[Excerpts of spatial question data]
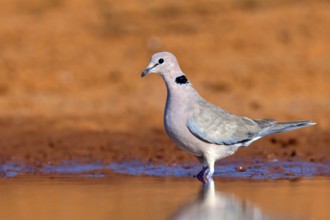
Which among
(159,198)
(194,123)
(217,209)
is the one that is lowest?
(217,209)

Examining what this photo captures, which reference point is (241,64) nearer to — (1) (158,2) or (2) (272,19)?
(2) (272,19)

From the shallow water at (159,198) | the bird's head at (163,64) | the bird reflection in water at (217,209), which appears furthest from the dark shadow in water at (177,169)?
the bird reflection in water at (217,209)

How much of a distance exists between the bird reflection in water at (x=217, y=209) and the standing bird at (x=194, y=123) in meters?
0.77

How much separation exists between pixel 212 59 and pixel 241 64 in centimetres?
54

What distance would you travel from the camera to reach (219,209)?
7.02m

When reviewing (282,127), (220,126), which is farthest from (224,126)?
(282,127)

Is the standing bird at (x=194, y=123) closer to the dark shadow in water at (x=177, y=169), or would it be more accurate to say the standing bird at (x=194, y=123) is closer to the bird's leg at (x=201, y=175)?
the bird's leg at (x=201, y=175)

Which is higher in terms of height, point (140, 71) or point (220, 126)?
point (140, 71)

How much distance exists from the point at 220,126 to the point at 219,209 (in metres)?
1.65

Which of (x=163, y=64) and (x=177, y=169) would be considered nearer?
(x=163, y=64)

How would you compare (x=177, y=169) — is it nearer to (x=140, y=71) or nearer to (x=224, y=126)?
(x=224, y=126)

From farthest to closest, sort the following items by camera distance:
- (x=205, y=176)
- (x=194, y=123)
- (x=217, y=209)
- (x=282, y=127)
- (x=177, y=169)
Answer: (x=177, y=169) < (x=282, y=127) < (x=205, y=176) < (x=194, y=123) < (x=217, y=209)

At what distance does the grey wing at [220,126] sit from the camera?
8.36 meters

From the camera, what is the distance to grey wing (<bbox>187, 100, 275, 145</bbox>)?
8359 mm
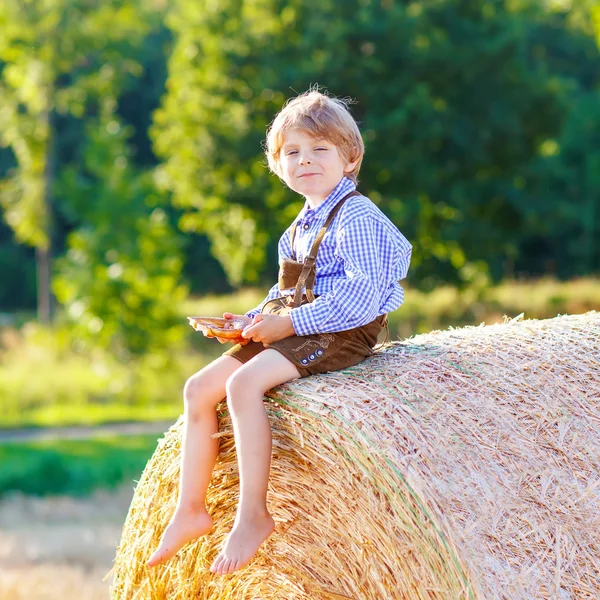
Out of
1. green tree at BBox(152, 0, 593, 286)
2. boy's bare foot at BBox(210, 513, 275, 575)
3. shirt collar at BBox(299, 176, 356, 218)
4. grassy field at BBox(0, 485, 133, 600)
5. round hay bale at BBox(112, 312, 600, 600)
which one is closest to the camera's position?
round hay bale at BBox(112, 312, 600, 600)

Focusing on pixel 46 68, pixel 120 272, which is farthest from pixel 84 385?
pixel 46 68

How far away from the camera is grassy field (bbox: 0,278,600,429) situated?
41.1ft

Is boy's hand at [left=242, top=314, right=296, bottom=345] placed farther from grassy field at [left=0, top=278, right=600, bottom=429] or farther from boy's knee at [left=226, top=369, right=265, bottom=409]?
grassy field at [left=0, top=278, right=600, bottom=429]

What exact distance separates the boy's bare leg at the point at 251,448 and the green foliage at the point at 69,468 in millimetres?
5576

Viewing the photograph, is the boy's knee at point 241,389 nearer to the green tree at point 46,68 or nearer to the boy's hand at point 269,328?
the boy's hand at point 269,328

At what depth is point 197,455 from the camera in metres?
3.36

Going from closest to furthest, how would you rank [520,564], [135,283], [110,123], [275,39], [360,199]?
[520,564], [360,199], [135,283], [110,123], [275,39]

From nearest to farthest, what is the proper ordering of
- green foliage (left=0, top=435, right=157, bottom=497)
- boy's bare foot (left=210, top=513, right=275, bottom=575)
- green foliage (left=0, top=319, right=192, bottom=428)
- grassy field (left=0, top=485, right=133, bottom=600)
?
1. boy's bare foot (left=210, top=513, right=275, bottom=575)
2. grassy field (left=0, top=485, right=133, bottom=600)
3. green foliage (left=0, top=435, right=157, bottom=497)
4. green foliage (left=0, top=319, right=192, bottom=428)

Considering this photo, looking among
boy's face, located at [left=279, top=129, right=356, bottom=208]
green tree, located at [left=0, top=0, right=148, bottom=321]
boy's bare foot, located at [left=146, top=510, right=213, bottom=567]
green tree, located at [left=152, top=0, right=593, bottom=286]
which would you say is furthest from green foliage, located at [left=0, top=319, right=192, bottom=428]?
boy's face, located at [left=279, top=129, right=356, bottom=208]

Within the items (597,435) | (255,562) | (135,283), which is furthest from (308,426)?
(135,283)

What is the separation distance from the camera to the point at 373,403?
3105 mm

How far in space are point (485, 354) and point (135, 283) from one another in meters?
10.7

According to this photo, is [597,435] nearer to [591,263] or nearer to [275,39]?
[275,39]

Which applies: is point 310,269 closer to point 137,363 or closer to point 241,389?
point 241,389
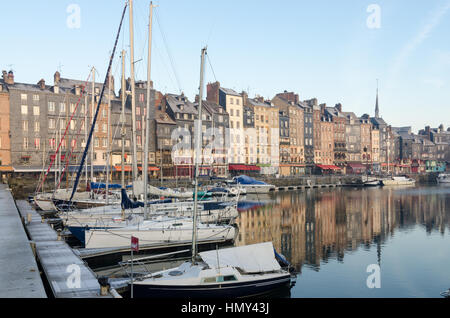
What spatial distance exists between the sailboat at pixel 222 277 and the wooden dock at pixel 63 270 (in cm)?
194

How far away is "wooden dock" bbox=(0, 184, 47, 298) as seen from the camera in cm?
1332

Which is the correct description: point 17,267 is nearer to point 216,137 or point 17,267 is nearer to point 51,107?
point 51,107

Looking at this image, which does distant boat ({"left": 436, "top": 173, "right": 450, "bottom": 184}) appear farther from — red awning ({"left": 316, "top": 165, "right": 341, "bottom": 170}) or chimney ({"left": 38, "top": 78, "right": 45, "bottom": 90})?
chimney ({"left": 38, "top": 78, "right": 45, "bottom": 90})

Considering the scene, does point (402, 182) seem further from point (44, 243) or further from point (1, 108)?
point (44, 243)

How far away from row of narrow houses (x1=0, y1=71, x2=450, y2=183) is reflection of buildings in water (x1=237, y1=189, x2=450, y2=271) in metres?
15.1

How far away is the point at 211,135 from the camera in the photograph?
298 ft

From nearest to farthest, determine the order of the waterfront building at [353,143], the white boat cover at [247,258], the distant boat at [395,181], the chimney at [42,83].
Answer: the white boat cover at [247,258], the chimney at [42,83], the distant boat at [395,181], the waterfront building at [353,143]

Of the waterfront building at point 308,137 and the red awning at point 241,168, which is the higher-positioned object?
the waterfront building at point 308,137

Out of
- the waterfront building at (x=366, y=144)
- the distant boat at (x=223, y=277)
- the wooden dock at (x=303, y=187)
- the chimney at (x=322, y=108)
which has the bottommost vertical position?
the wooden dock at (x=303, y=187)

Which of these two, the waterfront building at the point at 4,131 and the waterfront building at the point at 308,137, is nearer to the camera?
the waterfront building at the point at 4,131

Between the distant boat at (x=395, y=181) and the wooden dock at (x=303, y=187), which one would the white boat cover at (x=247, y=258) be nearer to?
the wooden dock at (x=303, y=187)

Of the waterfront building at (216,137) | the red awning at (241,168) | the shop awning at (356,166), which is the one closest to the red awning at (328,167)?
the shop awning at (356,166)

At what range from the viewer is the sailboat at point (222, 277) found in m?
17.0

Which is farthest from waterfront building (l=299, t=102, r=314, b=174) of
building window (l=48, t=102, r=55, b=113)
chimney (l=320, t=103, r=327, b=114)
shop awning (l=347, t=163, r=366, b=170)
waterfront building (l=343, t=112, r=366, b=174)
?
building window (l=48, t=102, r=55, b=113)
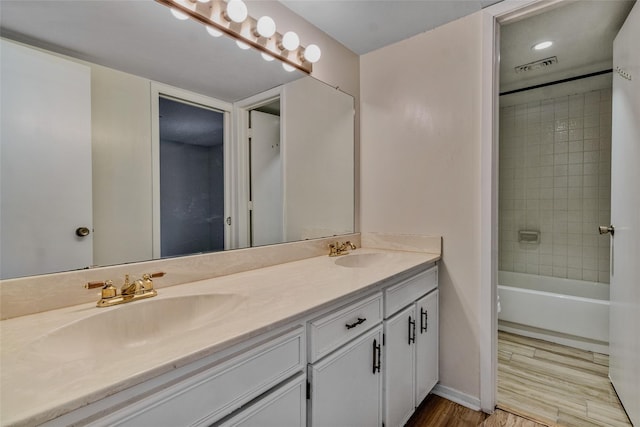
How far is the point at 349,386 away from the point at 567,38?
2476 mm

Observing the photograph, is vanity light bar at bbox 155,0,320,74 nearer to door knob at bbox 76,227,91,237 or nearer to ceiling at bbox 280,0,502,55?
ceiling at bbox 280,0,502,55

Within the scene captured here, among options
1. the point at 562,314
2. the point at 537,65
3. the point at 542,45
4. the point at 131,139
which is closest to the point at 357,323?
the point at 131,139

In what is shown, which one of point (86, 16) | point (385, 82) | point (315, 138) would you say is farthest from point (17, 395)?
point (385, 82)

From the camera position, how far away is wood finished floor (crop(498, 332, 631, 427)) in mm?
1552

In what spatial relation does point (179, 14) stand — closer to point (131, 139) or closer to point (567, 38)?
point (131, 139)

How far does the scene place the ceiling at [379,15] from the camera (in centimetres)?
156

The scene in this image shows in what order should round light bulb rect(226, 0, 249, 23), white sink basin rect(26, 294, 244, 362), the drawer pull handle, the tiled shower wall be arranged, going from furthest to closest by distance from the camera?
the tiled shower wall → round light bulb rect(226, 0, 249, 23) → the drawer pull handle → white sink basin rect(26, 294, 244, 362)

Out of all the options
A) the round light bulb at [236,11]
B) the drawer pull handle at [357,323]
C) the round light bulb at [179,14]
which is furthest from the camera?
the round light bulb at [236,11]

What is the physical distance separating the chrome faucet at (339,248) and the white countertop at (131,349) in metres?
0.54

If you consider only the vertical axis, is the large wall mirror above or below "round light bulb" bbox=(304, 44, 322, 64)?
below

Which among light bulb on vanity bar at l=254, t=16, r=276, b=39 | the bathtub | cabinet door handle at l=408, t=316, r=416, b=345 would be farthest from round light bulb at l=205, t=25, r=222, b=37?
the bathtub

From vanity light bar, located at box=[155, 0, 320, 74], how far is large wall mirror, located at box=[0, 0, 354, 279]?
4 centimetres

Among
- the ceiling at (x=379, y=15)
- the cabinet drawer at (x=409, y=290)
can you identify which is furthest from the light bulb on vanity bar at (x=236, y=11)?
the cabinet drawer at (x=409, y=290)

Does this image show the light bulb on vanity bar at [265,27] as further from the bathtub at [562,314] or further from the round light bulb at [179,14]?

■ SET PROBLEM ■
Find the line that contains "Which among light" in the listing above. Retype it and every line after it up to the last, exactly, and nothing else.

■ COMPLETE OUTPUT ■
Which among light bulb on vanity bar at l=254, t=16, r=276, b=39 | the bathtub | cabinet door handle at l=408, t=316, r=416, b=345 would be farthest from round light bulb at l=205, t=25, r=222, b=37?
the bathtub

From vanity light bar, located at box=[155, 0, 320, 74], how far is large wall mirror, located at box=[0, 0, 354, 279]?
4 centimetres

Among
- the ceiling at (x=379, y=15)
- the cabinet drawer at (x=409, y=290)
can you identify which is furthest from the light bulb on vanity bar at (x=236, y=11)?
the cabinet drawer at (x=409, y=290)

Does this image show the light bulb on vanity bar at [265,27] as further from the bathtub at [562,314] or further from the round light bulb at [179,14]?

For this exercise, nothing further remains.